■ ACTIONS TO TAKE:
• a. Translate the sentence "The filmmaker does not provide concrete answers to these questions." from the excerpt about the video How to cook Miyeokguk into Spanish.
• b. According to the excerpt about the video How to cook Miyeokguk, what gesture does the protagonist make at the end of the video?
• c. Continue the excerpt about the video How to cook Miyeokguk, starting after its final sentence.

■ SELECTED EXCERPT:
>>

The filmmaker does not provide concrete answers to these questions. However, in a manner that is conceptually extremely reduced, she succeeds in her video to imbue in this more documentary-style genre of cooking tutorial the nuances of a coming-of-age story, which finds its high point in the quasi-rebellious gesture at the end of the video. How to cook Miyeokguk culminates with a payoff that, especially by virtue of its minimalistic staging, is shaped by the gesture of the humoresque and clearly breaks with the expectations of the viewers: the last thing one anticipates at the end of a cooking video is the insulting connotation of the middle finger gesture. While the counting from 1 to 30 still conveys a coherent and predictable (life) progression, the middle finger appears at the end as a direct intervention, which the protagonist uses to distance herself from both the bureaucratically predetermined entries on the birth certificate as well as the established steps in preparing a soup. From a retrospective view, i.e., from the point in time of the 30th birthday looking back, she questions both lines of development—that of her own life and that of the “birthday soup”—and turns away from both. Thus, the video generates an emancipatory moment that accepts neither official records nor culinary traditions as codified certainties and, in fact, counters them with her power of agency in the form of the symbolism of resistance.

<<

■ DATA:
>>

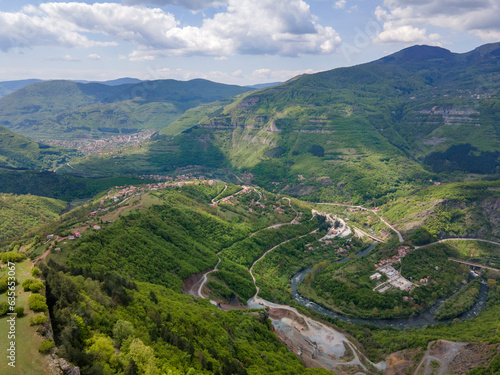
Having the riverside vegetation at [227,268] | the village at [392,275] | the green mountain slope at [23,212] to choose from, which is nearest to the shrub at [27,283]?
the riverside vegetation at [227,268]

<<

■ ANSWERS GIVEN:
• a. La cineasta no ofrece respuestas concretas a estas preguntas.

• b. The middle finger gesture.

• c.
Here on this outstretched middle finger a discussion is ignited, in the true sense of the word, around assigning certain meanings to things that shape our lives from birth onward. Whether in relation to categories like our background, our gender, or our age: what are derived from these are identity attributes that have a massive influence on the course of our lives, although they are usually based on purely arbitrary or at least merely contingent characteristics. How to cook Miyeokguk subtly rebels against such attributions and encourages countering them with self-defined perceptions and personal desires. Exactly how the resulting life plans look remains fittingly completely individual and different from person to person. In this respect, it is only consistent that by the end of the video no explicit directives have been given, like we perhaps might have expected from a conventional cooking tutorial. But there is simply no one-size-fits-all recipe for a life, or life in general, and so logically, we see ourselves confronted with more questions than answers before the light goes out at the end of this multilayered film. One of these questions could again relate to the filmmaker herself: What perhaps does Ji Su Kang-Gatto wish for her life, as she blows out this very meaningfully symbolic candle, leaving us in the dark?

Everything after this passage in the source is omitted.